Article:
* * * * * * * * *
Slavery appeared in known history even in the earliest periods. People owned slaves in ancient times as well as in the Middle Ages. Thousands of years before Jesus was born, slave labor had created the Seven Wonders of the Ancient World. Even the Bible mentions the existence of slavery, especially The Second Book of Moses that deals with slavery in Egypt.

What has been said above suggests that there is a long tradition of keeping slaves; however, slavery in ancient times or in the Middle Ages has never been as discussed a topic as slavery in America. Why? The reason is that Americans transformed the original form of slavery into a different institution. The enslaved people were usually taken from enemy nations during wars or colonization. Those people represented aliens and therefore did not fit into the established society, thus, the only known way of dealing with them was slavery. It is important to note that their status was not fixed forever. After accepting the social rules, earning money or converting to the true faith, they were able to regain their freedom. This system forced the enemy to accept the culture and to assimilate into the more powerful nation.

The English, French, and Spanish settlers brought this understanding with them to North America. However, they modified it to suit their needs, and consequently created a specific variety of slavery that had not existed before. That is quite strange because chattel slavery was being formed during the “age of reason” – the Enlightenment, when issues like liberty came forward. Rousseau’s works The Social Contract and The Discourse on Inequality were among the sources of inspiration for Jefferson and his Declaration of Independence (Hooker). For example in The Discourse on Inequality, Rousseau in response to the contemporary theories of government (for example to Hobbes and his famous quote “homo homini lupus”) advocates liberty which he considers to be one of the most important values of humankind.

I shall not stay here to inquire whether, as liberty is the noblest faculty of man, it is not degrading our very nature, reducing ourselves to the level of the brutes which are mere slaves of instinct, and even an affront the Author of our being, to renounce without reservation most precious of all His gifts, and to bow to the necessity of committing all the crimes He has forbidden, merely to gratify a mad or a cruel master; or if this sublime craftsman ought not to be less angered at seeing His workmanship entirely destroyed than thus dishonoured. (Rousseau, The Discourse on Inequality)

Rousseau ridicules the fear of liberty and the necessity to be controlled by “a cruel master.” In brief, he touches the idea of the right of resistance, which took its real form in the War of Independence. Nevertheless, even the basic rights were at the same time denied to thousands of black slaves.

It took centuries for all human beings to be recognized as persons with guaranteed rights and freedoms before the law. Nowadays, the United States of America have ratified many international human rights conventions which ban any act of discrimination. The United States has passed its Bill of Rights, joined United Nations and ratified the Universal Declaration of Human Rights.

The basic definitions of the status of a person, as it is understood these days, are to be found in international documents which were written to secure liberty and humanity. The first and most important international document is the Universal Declaration of Human Rights issued by the United Nations in 1945. The declaration states that “All human beings are born free and equal in dignity and rights. They are endowed with reason and conscience and should act towards one another in a spirit of brotherhood” (UNDHR). It also does not differentiate between people on account of race, color or religion.
* * * * * * * * *
Stored data entries:
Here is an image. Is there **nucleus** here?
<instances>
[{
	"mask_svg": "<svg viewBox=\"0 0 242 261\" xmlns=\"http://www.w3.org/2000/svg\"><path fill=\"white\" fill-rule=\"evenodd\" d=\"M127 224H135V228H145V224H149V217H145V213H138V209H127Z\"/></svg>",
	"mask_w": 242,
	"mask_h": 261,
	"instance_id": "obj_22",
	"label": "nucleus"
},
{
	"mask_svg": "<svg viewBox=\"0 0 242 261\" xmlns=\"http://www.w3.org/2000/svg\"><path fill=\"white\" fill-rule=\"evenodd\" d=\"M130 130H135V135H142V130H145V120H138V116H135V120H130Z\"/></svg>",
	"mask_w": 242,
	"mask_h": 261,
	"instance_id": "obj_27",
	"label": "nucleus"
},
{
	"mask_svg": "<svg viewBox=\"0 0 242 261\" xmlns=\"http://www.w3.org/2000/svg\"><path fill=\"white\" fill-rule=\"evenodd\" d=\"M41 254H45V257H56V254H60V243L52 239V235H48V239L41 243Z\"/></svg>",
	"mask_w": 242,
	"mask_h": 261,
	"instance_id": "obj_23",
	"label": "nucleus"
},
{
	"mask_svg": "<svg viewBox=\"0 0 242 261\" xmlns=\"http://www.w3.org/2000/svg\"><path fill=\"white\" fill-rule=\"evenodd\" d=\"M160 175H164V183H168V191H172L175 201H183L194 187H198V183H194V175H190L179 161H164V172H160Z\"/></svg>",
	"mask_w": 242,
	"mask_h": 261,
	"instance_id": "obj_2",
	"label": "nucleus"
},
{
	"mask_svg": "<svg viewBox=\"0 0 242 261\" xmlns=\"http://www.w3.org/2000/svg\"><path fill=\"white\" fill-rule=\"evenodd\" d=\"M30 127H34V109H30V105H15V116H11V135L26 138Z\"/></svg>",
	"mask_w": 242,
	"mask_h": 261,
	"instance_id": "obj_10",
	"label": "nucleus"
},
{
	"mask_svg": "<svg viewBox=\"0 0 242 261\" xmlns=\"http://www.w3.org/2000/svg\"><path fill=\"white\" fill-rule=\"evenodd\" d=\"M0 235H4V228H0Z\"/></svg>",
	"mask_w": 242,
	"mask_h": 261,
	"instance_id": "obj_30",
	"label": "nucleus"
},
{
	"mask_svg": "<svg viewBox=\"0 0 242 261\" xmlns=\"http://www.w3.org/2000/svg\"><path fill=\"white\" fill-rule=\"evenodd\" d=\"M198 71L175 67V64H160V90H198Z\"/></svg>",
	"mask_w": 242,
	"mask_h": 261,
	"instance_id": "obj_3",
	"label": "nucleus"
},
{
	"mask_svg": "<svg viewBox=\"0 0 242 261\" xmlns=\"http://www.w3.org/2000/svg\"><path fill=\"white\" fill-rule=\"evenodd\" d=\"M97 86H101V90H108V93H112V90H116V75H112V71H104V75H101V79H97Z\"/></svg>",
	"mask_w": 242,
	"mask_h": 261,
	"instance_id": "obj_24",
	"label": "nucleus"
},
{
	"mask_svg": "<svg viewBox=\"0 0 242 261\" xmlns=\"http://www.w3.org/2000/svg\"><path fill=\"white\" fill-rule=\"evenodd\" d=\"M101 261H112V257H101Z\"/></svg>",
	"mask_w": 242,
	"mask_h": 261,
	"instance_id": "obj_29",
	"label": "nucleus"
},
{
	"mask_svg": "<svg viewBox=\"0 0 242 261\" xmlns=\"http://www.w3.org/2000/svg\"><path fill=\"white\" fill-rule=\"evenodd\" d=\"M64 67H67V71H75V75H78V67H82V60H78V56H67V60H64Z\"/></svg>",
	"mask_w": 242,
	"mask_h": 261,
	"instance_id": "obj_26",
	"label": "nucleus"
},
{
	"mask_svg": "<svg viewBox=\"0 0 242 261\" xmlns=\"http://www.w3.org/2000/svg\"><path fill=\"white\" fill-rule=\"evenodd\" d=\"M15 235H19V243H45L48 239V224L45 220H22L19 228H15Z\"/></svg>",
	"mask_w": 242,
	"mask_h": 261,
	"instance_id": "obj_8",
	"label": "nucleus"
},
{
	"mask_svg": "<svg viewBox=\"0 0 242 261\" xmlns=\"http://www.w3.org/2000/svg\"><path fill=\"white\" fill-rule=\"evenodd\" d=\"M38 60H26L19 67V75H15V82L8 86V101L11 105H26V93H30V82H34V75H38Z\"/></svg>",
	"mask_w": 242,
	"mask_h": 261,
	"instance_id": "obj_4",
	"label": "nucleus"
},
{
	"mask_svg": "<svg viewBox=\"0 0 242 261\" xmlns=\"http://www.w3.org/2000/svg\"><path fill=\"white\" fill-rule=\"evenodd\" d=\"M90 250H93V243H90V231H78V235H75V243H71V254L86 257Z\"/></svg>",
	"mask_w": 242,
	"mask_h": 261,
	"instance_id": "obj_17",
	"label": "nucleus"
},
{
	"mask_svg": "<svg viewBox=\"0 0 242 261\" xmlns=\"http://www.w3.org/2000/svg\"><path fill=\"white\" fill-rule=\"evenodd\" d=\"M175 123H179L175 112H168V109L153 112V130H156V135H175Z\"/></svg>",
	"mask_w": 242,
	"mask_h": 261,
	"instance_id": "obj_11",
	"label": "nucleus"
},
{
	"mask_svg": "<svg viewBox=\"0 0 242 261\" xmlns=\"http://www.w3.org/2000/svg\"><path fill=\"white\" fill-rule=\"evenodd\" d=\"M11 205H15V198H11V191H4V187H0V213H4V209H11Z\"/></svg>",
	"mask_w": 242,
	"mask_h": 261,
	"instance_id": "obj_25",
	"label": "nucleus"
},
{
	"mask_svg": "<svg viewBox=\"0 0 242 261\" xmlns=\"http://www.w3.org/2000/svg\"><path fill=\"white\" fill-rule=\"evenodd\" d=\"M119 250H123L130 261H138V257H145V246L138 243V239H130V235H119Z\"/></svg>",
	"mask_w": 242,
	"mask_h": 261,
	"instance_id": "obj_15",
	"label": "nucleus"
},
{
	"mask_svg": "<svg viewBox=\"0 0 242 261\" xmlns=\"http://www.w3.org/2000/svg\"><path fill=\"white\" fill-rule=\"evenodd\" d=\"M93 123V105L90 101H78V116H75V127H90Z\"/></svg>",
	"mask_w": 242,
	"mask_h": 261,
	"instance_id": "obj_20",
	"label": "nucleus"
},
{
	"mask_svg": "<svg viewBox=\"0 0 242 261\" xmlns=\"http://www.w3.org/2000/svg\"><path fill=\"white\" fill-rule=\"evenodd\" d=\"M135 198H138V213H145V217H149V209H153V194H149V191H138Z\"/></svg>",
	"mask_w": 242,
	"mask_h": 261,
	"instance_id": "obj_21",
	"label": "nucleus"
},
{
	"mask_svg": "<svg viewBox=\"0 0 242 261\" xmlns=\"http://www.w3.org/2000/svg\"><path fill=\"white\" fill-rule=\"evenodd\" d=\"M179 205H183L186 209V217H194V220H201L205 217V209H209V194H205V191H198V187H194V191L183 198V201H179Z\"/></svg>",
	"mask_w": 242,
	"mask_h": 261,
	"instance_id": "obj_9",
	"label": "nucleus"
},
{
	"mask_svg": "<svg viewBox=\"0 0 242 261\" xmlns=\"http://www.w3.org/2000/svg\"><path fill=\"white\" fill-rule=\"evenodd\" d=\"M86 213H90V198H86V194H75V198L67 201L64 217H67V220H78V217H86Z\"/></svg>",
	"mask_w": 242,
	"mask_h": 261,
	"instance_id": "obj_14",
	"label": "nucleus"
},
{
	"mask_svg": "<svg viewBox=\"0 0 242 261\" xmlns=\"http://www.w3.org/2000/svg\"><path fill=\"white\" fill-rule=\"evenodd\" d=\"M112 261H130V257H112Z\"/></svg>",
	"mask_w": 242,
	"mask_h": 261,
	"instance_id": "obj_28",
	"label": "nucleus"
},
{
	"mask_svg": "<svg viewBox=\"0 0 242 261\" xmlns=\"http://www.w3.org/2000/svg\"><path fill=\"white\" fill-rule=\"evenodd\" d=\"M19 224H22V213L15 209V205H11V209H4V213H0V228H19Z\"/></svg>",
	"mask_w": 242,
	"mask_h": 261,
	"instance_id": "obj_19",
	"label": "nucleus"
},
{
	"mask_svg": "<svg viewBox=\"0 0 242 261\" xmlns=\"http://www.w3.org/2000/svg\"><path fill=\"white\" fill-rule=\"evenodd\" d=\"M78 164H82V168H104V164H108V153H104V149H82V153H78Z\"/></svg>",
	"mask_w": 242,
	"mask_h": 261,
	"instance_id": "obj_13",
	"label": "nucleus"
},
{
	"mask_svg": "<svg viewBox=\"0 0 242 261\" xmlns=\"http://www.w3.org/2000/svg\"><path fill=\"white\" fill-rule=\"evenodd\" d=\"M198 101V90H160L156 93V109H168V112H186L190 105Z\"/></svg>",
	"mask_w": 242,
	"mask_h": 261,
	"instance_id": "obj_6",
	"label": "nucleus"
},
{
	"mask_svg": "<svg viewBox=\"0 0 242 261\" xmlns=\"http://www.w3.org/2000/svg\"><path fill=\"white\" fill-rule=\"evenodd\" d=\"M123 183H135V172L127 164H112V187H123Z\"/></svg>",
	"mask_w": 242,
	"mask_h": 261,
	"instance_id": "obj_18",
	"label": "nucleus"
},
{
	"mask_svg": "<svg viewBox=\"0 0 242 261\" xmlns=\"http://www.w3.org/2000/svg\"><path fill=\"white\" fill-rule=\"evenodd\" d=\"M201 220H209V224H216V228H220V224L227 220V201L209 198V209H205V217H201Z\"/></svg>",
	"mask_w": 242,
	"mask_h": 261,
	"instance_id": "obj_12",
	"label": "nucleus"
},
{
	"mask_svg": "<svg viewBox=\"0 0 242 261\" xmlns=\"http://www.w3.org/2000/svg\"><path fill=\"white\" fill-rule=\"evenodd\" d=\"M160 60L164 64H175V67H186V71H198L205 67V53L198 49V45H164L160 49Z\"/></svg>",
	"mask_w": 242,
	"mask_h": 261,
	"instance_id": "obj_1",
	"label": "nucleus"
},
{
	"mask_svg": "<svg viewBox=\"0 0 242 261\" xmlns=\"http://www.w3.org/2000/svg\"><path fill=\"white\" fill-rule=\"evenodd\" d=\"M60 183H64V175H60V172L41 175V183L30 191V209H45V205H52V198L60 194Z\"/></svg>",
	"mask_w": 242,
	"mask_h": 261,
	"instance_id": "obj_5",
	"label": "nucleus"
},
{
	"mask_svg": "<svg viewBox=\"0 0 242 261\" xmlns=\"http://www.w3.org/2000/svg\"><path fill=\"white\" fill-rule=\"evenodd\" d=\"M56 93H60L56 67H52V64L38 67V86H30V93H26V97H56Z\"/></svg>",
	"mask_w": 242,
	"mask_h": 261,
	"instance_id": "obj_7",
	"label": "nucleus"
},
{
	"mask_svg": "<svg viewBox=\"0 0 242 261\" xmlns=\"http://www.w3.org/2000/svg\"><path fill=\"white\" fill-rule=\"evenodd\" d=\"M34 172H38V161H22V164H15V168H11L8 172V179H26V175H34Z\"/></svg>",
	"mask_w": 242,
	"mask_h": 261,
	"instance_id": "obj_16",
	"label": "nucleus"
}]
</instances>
* * * * * * * * *
Requirements:
1. Copy word for word the portion of the slavery text from "Rousseau ridicules the" up to and including "of black slaves.".
2. List the nationalities of the settlers who, according to the slavery text, brought their understanding of slavery to North America.

Completed exercise:
1.
Rousseau ridicules the fear of liberty and the necessity to be controlled by “a cruel master.” In brief, he touches the idea of the right of resistance, which took its real form in the War of Independence. Nevertheless, even the basic rights were at the same time denied to thousands of black slaves.

2. English, French, Spanish